Greta Thunberg - "Unser Haus brennt" In New York sprach die Fridays-for-Future-Initiatorin vor Zehntausenden Teilnehmern des globalen Klimastreiks. Sie betonte, dass die Klimakrise alle anginge. © Foto: Eduardo Munoz Alvarez/​dpa

Die schwedische Klimaaktivistin Greta Thunberg hat vor Zehntausenden Menschen in New York die weltweiten Klimademonstrationen als "Welle der Veränderung" gefeiert. "Wir sind nicht nur ein paar junge Leute, die die Schule schwänzen, oder ein paar Erwachsene, die nicht zur Arbeit gegangen sind – wir sind eine Welle der Veränderung. Zusammen sind wir nicht aufzuhalten", sagte die 16-Jährige unter Jubel und Applaus der Zuhörer im Battery Park an der Südspitze Manhattans.

"Es wird Veränderungen geben, ob Sie es mögen oder nicht."

"Wenn Sie zu der kleinen Gruppe von Menschen gehören, die sich von uns bedroht fühlen, dann habe ich sehr schlechte Nachrichten für Sie, denn das hier ist nur der Anfang", sagte sie weiter. "Es wird Veränderungen geben, ob Sie es mögen oder nicht."

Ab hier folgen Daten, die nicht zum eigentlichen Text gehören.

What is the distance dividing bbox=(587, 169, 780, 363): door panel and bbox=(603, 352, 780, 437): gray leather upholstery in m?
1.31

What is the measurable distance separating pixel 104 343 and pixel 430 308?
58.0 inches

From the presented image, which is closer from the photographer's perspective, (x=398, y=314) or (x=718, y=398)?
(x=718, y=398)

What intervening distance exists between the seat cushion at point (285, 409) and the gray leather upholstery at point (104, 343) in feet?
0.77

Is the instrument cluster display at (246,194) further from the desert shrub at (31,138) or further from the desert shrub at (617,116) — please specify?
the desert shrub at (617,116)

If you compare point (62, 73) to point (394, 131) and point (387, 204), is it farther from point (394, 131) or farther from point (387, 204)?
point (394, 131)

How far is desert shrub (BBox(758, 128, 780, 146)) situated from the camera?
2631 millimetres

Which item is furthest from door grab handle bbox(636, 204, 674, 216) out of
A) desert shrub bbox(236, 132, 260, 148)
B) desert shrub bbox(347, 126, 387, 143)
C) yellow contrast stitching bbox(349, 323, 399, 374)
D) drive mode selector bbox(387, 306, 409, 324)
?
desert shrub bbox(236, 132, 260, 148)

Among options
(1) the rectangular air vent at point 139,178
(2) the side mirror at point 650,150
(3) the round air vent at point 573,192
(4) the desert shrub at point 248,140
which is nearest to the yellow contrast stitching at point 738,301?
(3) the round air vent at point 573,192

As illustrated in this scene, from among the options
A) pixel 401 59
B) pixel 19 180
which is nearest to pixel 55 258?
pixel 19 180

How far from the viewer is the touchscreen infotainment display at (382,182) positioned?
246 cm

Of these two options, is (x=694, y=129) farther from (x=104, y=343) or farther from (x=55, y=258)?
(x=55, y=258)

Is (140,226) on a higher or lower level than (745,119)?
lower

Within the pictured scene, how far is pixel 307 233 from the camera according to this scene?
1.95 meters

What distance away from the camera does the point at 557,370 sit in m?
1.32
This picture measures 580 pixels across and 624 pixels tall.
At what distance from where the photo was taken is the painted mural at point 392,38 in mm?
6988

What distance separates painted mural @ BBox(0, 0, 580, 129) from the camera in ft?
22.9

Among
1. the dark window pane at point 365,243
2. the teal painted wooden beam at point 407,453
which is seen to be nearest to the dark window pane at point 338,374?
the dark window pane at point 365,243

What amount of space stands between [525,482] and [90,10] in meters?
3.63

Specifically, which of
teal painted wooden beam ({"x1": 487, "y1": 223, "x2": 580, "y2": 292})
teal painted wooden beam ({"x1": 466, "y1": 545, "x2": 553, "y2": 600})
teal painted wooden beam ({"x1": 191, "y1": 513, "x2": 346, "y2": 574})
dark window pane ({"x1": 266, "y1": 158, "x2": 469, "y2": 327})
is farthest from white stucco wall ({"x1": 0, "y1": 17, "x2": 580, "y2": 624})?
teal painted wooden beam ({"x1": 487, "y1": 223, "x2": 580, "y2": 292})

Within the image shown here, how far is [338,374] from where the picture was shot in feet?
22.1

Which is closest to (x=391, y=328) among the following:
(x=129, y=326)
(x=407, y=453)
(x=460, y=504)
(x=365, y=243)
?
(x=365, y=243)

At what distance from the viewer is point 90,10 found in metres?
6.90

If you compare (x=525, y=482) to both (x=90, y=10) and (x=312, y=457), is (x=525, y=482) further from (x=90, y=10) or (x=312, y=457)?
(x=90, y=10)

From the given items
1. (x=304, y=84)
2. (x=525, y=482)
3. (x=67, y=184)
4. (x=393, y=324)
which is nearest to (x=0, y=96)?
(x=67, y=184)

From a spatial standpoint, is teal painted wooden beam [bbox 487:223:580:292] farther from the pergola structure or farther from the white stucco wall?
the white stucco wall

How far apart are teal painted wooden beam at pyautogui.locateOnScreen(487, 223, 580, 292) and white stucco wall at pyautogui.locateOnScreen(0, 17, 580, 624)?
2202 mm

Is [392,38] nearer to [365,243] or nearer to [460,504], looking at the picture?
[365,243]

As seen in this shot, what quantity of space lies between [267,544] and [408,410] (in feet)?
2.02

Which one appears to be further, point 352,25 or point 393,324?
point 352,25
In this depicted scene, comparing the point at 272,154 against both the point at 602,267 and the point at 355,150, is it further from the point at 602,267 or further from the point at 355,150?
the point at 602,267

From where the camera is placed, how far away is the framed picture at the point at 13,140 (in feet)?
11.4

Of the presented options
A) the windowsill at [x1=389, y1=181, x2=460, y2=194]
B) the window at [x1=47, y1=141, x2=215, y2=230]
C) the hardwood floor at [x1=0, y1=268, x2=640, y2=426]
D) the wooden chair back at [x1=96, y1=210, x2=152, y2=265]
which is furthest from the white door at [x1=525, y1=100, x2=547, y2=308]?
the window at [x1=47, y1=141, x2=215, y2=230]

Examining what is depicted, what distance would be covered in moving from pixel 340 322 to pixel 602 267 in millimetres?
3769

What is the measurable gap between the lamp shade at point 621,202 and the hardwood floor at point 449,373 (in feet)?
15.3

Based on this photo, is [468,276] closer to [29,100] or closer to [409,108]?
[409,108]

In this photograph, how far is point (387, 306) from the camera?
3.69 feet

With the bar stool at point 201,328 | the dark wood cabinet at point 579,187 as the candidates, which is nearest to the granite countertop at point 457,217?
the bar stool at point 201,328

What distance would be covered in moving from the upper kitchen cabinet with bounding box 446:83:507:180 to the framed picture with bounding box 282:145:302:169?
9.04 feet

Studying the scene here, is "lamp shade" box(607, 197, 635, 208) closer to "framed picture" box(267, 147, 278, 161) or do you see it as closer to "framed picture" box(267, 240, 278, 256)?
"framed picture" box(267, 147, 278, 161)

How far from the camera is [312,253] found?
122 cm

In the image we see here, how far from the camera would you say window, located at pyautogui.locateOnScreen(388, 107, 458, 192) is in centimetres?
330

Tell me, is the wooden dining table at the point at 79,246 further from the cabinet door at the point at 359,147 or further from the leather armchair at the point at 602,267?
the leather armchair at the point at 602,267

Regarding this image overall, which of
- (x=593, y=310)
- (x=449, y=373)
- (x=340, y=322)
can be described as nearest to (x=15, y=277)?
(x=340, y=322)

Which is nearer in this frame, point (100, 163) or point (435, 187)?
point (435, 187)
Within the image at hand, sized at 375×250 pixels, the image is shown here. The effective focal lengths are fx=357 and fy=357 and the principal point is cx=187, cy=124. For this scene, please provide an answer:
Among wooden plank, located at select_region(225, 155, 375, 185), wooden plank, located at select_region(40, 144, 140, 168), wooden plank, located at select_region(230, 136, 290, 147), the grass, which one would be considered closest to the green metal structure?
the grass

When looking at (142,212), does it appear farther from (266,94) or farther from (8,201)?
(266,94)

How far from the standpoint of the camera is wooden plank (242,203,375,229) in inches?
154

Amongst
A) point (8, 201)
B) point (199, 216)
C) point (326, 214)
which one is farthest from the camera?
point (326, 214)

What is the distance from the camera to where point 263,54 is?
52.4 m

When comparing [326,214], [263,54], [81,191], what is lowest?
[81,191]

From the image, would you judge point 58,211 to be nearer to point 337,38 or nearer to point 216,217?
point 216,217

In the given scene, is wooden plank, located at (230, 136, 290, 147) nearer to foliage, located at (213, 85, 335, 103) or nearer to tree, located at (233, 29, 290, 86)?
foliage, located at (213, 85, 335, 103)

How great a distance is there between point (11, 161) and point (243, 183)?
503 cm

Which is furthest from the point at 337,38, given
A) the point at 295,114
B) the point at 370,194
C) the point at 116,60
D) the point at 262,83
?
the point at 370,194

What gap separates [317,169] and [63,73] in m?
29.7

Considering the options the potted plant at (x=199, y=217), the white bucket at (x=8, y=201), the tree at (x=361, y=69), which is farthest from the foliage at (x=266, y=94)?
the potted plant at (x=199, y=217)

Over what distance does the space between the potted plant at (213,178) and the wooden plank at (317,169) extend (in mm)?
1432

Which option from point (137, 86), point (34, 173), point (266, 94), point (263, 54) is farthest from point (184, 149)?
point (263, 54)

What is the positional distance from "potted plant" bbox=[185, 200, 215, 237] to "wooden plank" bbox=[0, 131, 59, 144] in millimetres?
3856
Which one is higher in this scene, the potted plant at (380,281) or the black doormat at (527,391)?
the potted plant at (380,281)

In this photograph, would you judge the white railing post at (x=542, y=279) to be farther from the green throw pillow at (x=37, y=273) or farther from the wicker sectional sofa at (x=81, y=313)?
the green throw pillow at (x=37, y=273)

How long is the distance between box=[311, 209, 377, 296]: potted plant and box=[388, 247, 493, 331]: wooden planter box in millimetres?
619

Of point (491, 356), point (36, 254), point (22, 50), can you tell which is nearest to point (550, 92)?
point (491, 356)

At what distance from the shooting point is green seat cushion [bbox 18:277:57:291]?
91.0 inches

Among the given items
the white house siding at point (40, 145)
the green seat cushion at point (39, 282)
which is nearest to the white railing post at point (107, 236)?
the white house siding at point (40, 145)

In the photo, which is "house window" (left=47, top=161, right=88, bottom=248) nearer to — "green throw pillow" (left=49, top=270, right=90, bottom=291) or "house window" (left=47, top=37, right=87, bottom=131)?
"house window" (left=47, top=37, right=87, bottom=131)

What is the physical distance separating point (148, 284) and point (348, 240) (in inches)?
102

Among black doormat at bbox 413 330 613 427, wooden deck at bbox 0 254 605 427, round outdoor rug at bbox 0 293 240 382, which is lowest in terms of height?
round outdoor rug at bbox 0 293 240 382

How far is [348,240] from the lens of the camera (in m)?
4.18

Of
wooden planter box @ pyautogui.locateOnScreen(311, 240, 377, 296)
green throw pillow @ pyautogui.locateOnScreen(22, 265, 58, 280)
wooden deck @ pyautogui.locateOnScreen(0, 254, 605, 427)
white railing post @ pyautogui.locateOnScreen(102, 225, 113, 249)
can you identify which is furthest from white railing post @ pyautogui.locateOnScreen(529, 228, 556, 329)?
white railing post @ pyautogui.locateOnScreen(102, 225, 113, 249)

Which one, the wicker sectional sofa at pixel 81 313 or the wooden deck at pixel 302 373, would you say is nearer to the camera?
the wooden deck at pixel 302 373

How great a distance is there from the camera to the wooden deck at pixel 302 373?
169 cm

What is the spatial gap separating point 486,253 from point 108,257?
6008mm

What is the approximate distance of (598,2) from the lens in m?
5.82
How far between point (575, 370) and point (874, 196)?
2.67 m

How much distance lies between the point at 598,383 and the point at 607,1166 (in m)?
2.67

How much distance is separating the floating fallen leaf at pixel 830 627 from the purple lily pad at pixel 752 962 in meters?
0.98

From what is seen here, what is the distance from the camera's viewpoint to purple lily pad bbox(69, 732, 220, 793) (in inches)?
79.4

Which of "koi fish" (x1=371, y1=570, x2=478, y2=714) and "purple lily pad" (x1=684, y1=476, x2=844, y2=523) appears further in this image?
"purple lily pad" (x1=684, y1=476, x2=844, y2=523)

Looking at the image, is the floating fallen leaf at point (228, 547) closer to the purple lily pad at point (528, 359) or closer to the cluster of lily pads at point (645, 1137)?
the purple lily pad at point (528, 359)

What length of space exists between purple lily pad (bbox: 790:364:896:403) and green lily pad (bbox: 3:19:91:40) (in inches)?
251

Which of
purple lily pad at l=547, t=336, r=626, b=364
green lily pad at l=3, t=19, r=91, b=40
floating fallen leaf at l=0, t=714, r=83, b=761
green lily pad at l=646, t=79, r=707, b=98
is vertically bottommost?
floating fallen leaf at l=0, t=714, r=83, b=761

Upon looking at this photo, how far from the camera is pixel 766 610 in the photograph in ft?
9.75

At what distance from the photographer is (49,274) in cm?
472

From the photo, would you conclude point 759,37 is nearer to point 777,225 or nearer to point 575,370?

Den Organisatoren zufolge waren etwa 250.000 Menschen zu der Demonstration in New York gekommen, das Bürgermeisteramt der Stadt sprach von etwa 60.000. Das ist für New York nicht wenig, die Metropole hat aber auch schon deutlich größere Protestzüge gesehen. Die Demonstranten hatten sich am Mittag vor dem Rathaus getroffen und waren dann zum Battery Park gezogen. Die 1,1 Millionen Schüler der US-Metropole hatten im Vorfeld der New Yorker Demo die Erlaubnis bekommen, für die Teilnahme an der Demonstration dem Unterricht fernzubleiben.

Bei der Demonstration trug Thunberg dasselbe Schild mit der schwedischen Aufschrift "Schulstreik für das Klima", das sie bei ihren Protestaktionen immer bei sich hat. Andere Demonstranten in New York hielten Schilder mit Slogans wie "Es gibt keinen Planeten B" oder "Gib der Erde eine Chance". Auch der New Yorker Bürgermeister Bill de Blasio marschierte mit.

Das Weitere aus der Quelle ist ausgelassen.